» WHAT TO WORK ON: Using the material that follows, identify and copy each line with the string "Vietnam".

» EXERCISE INPUTS:

* * * *

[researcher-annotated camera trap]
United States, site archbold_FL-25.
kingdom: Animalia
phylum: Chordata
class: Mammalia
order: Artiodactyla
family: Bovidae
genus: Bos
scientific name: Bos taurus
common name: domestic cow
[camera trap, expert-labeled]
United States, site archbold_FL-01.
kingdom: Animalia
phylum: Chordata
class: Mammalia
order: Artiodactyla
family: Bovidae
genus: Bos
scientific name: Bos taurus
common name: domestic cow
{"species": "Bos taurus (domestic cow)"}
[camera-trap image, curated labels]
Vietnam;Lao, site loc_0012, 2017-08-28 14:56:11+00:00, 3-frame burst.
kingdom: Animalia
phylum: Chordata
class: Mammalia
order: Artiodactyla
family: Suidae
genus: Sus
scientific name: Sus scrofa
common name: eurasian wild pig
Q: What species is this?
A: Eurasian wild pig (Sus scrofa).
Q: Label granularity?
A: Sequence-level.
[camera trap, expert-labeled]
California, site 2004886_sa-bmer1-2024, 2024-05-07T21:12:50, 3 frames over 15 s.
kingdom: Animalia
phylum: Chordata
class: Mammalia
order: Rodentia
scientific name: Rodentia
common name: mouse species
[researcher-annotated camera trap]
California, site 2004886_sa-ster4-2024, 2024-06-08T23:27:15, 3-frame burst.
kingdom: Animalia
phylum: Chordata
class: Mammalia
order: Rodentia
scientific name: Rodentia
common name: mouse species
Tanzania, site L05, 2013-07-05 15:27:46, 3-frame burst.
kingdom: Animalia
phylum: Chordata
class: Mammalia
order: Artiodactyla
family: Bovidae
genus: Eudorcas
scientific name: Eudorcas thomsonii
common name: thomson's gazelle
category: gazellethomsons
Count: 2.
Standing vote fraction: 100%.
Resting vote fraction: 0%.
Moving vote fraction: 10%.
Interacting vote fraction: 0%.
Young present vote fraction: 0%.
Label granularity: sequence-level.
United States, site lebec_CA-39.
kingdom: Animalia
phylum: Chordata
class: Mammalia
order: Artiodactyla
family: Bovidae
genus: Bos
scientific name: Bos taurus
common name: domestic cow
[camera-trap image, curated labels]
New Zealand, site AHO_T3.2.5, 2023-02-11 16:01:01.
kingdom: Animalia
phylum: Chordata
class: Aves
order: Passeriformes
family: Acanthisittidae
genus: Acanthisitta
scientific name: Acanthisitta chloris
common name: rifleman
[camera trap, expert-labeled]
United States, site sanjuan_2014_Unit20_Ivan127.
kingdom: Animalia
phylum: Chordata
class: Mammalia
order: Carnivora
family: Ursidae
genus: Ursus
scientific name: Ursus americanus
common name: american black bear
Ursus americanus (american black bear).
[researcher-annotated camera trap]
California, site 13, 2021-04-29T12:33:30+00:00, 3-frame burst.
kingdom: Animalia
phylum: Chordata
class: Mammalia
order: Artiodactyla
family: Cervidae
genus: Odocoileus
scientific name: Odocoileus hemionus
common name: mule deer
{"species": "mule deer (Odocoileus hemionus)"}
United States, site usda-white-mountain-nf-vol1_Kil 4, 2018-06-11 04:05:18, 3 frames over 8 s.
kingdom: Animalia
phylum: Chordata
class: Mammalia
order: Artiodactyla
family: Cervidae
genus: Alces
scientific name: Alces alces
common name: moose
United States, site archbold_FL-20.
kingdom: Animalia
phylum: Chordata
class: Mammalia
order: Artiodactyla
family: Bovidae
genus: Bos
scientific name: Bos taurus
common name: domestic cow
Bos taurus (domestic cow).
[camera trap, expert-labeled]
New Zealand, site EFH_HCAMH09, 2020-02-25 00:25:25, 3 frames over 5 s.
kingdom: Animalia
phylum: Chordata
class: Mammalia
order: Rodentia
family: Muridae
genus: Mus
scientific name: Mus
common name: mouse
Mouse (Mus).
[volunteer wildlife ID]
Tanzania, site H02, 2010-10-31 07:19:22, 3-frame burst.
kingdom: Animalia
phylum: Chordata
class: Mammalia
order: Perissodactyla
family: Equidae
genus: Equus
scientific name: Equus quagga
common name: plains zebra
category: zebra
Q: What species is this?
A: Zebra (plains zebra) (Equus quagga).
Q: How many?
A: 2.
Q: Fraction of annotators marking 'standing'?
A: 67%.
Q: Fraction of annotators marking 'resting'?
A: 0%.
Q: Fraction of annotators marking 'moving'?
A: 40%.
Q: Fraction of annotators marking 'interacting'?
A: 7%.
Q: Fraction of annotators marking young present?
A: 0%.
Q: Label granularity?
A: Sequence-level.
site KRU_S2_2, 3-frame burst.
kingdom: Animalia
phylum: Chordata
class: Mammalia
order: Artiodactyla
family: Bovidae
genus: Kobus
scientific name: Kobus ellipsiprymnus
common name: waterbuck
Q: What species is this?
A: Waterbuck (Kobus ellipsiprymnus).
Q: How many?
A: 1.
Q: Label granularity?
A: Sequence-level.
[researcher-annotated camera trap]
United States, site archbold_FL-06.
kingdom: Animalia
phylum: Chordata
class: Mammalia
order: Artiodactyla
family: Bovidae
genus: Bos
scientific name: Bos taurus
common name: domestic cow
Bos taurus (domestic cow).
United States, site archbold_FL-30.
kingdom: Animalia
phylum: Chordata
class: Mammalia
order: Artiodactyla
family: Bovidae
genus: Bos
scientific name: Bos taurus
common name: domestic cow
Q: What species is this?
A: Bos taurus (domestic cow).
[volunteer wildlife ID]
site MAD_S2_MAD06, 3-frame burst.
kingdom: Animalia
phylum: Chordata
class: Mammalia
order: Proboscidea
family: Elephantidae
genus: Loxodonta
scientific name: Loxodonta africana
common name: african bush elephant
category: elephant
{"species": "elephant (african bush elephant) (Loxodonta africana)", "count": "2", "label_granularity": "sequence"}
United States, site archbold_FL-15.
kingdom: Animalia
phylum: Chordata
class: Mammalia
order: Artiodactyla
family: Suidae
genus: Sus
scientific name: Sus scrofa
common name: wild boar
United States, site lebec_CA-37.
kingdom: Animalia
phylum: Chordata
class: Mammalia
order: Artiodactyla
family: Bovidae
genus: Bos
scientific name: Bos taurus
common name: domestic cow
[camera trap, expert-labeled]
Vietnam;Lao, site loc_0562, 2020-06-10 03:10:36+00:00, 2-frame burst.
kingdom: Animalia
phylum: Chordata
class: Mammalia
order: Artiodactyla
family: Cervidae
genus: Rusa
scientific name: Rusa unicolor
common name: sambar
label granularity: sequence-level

* * * *

» SOLVED EXERCISE:
Vietnam;Lao, site loc_0012, 2017-08-28 14:56:11+00:00, 3-frame burst.
Vietnam;Lao, site loc_0562, 2020-06-10 03:10:36+00:00, 2-frame burst.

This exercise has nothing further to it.